Relationship to External Bodies Approved by HCPC. Accredited by BPS.
Method and Frequency of Class:
Specific Activities are not listed
Further Activity Details:
Lectures, student led and tutor led seminars, skills workshops, role-plays, reflective practice groups, clinical presentations, peer supervision, group and individual tutorials, personal study and group learning. Please see DClinPsy online learning systems at Nottingham (and Lincoln) for the full module timetable or see Timetables at www.nottingham.ac.uk for online module timetable.
Method of Assessment:
|Coursework 1||40||Problem-based learning assignment: Written Report (3,500 words). NB All components must be passed to pass the module.|
|Practical||40||Problem-based learning assignment: Role play interview. NB All components must be passed to pass the module.|
|Coursework 2||20||Problem-based learning assignment: Reflective Report (1,500 words). NB All components must be passed to pass the module.|
Dr R Sabin Farrell
Education Aims: The aims of this module are to familiarise students with the theoretical models clinicians use to understand the acquisition, instigation and maintenance of problems commonly referred to clinical psychology services. Students also learn about models of change and growth derived from CBT and other EBP based models in order to develop and deliver effective client-focussed interventions.
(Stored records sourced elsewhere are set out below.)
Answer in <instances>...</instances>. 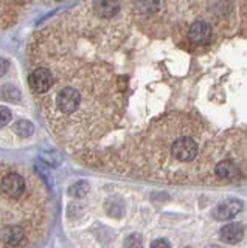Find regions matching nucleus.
I'll use <instances>...</instances> for the list:
<instances>
[{
	"label": "nucleus",
	"mask_w": 247,
	"mask_h": 248,
	"mask_svg": "<svg viewBox=\"0 0 247 248\" xmlns=\"http://www.w3.org/2000/svg\"><path fill=\"white\" fill-rule=\"evenodd\" d=\"M0 191L5 197L13 200H20L28 191V182L24 174L19 170H10L6 169L5 174L0 178Z\"/></svg>",
	"instance_id": "nucleus-1"
},
{
	"label": "nucleus",
	"mask_w": 247,
	"mask_h": 248,
	"mask_svg": "<svg viewBox=\"0 0 247 248\" xmlns=\"http://www.w3.org/2000/svg\"><path fill=\"white\" fill-rule=\"evenodd\" d=\"M160 8L159 0H134V10L137 14L149 16L156 14Z\"/></svg>",
	"instance_id": "nucleus-9"
},
{
	"label": "nucleus",
	"mask_w": 247,
	"mask_h": 248,
	"mask_svg": "<svg viewBox=\"0 0 247 248\" xmlns=\"http://www.w3.org/2000/svg\"><path fill=\"white\" fill-rule=\"evenodd\" d=\"M126 245H132V247H140L142 245V237L138 236V234H134V236H129V239H128V242H126Z\"/></svg>",
	"instance_id": "nucleus-14"
},
{
	"label": "nucleus",
	"mask_w": 247,
	"mask_h": 248,
	"mask_svg": "<svg viewBox=\"0 0 247 248\" xmlns=\"http://www.w3.org/2000/svg\"><path fill=\"white\" fill-rule=\"evenodd\" d=\"M14 130H16V134L20 138H28V137L33 135L34 126H33V123H30L27 120H20L19 123H16V126H14Z\"/></svg>",
	"instance_id": "nucleus-10"
},
{
	"label": "nucleus",
	"mask_w": 247,
	"mask_h": 248,
	"mask_svg": "<svg viewBox=\"0 0 247 248\" xmlns=\"http://www.w3.org/2000/svg\"><path fill=\"white\" fill-rule=\"evenodd\" d=\"M244 237V227L241 223H227L221 230V239L227 244H236Z\"/></svg>",
	"instance_id": "nucleus-8"
},
{
	"label": "nucleus",
	"mask_w": 247,
	"mask_h": 248,
	"mask_svg": "<svg viewBox=\"0 0 247 248\" xmlns=\"http://www.w3.org/2000/svg\"><path fill=\"white\" fill-rule=\"evenodd\" d=\"M6 72H8V61L0 58V78H2Z\"/></svg>",
	"instance_id": "nucleus-16"
},
{
	"label": "nucleus",
	"mask_w": 247,
	"mask_h": 248,
	"mask_svg": "<svg viewBox=\"0 0 247 248\" xmlns=\"http://www.w3.org/2000/svg\"><path fill=\"white\" fill-rule=\"evenodd\" d=\"M169 154L179 163H191L199 155V144L191 137H179L169 146Z\"/></svg>",
	"instance_id": "nucleus-2"
},
{
	"label": "nucleus",
	"mask_w": 247,
	"mask_h": 248,
	"mask_svg": "<svg viewBox=\"0 0 247 248\" xmlns=\"http://www.w3.org/2000/svg\"><path fill=\"white\" fill-rule=\"evenodd\" d=\"M87 191H89V185H87V182H76L70 189H68V192L72 194L73 197H76V199H81V197H84L87 194Z\"/></svg>",
	"instance_id": "nucleus-12"
},
{
	"label": "nucleus",
	"mask_w": 247,
	"mask_h": 248,
	"mask_svg": "<svg viewBox=\"0 0 247 248\" xmlns=\"http://www.w3.org/2000/svg\"><path fill=\"white\" fill-rule=\"evenodd\" d=\"M2 96L5 98V99H8V101H11V103H19L20 101V92L14 87V85H3L2 87Z\"/></svg>",
	"instance_id": "nucleus-11"
},
{
	"label": "nucleus",
	"mask_w": 247,
	"mask_h": 248,
	"mask_svg": "<svg viewBox=\"0 0 247 248\" xmlns=\"http://www.w3.org/2000/svg\"><path fill=\"white\" fill-rule=\"evenodd\" d=\"M30 87L34 93H39V95H44L50 90V87L53 85V73L49 67H37L36 70H33V73L30 75Z\"/></svg>",
	"instance_id": "nucleus-3"
},
{
	"label": "nucleus",
	"mask_w": 247,
	"mask_h": 248,
	"mask_svg": "<svg viewBox=\"0 0 247 248\" xmlns=\"http://www.w3.org/2000/svg\"><path fill=\"white\" fill-rule=\"evenodd\" d=\"M213 170H214V175L224 182L235 180V178L241 175V169H239V166L233 160H229V158H224L216 163Z\"/></svg>",
	"instance_id": "nucleus-6"
},
{
	"label": "nucleus",
	"mask_w": 247,
	"mask_h": 248,
	"mask_svg": "<svg viewBox=\"0 0 247 248\" xmlns=\"http://www.w3.org/2000/svg\"><path fill=\"white\" fill-rule=\"evenodd\" d=\"M13 118V115L10 112V108L8 107H5V106H0V127H3L6 126Z\"/></svg>",
	"instance_id": "nucleus-13"
},
{
	"label": "nucleus",
	"mask_w": 247,
	"mask_h": 248,
	"mask_svg": "<svg viewBox=\"0 0 247 248\" xmlns=\"http://www.w3.org/2000/svg\"><path fill=\"white\" fill-rule=\"evenodd\" d=\"M243 209V202L238 199H230L221 203L213 209V216L216 220H230L233 219L236 214L241 213Z\"/></svg>",
	"instance_id": "nucleus-5"
},
{
	"label": "nucleus",
	"mask_w": 247,
	"mask_h": 248,
	"mask_svg": "<svg viewBox=\"0 0 247 248\" xmlns=\"http://www.w3.org/2000/svg\"><path fill=\"white\" fill-rule=\"evenodd\" d=\"M118 0H95L94 11L99 19H112L120 13Z\"/></svg>",
	"instance_id": "nucleus-7"
},
{
	"label": "nucleus",
	"mask_w": 247,
	"mask_h": 248,
	"mask_svg": "<svg viewBox=\"0 0 247 248\" xmlns=\"http://www.w3.org/2000/svg\"><path fill=\"white\" fill-rule=\"evenodd\" d=\"M151 247H152V248H157V247H165V248H168V247H171V244H169L168 240L159 239V240H154V242L151 244Z\"/></svg>",
	"instance_id": "nucleus-15"
},
{
	"label": "nucleus",
	"mask_w": 247,
	"mask_h": 248,
	"mask_svg": "<svg viewBox=\"0 0 247 248\" xmlns=\"http://www.w3.org/2000/svg\"><path fill=\"white\" fill-rule=\"evenodd\" d=\"M212 36H213L212 25L204 20H198L195 23H191L188 28V39L193 44L205 45L212 41Z\"/></svg>",
	"instance_id": "nucleus-4"
}]
</instances>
As the module progresses, students practice skills of formulating from more than one evidence-based theoretical perspective and learn how to offer a CBT formulation tailored to the capacities of their clients; negotiate a therapeutic contract appropriate to different client problems and service settings; and deliver a CBT intervention.
Students consolidate their scientist-practitioner stance and reflective practice skills and further develop the capacity to work effectively in pairs and small groups.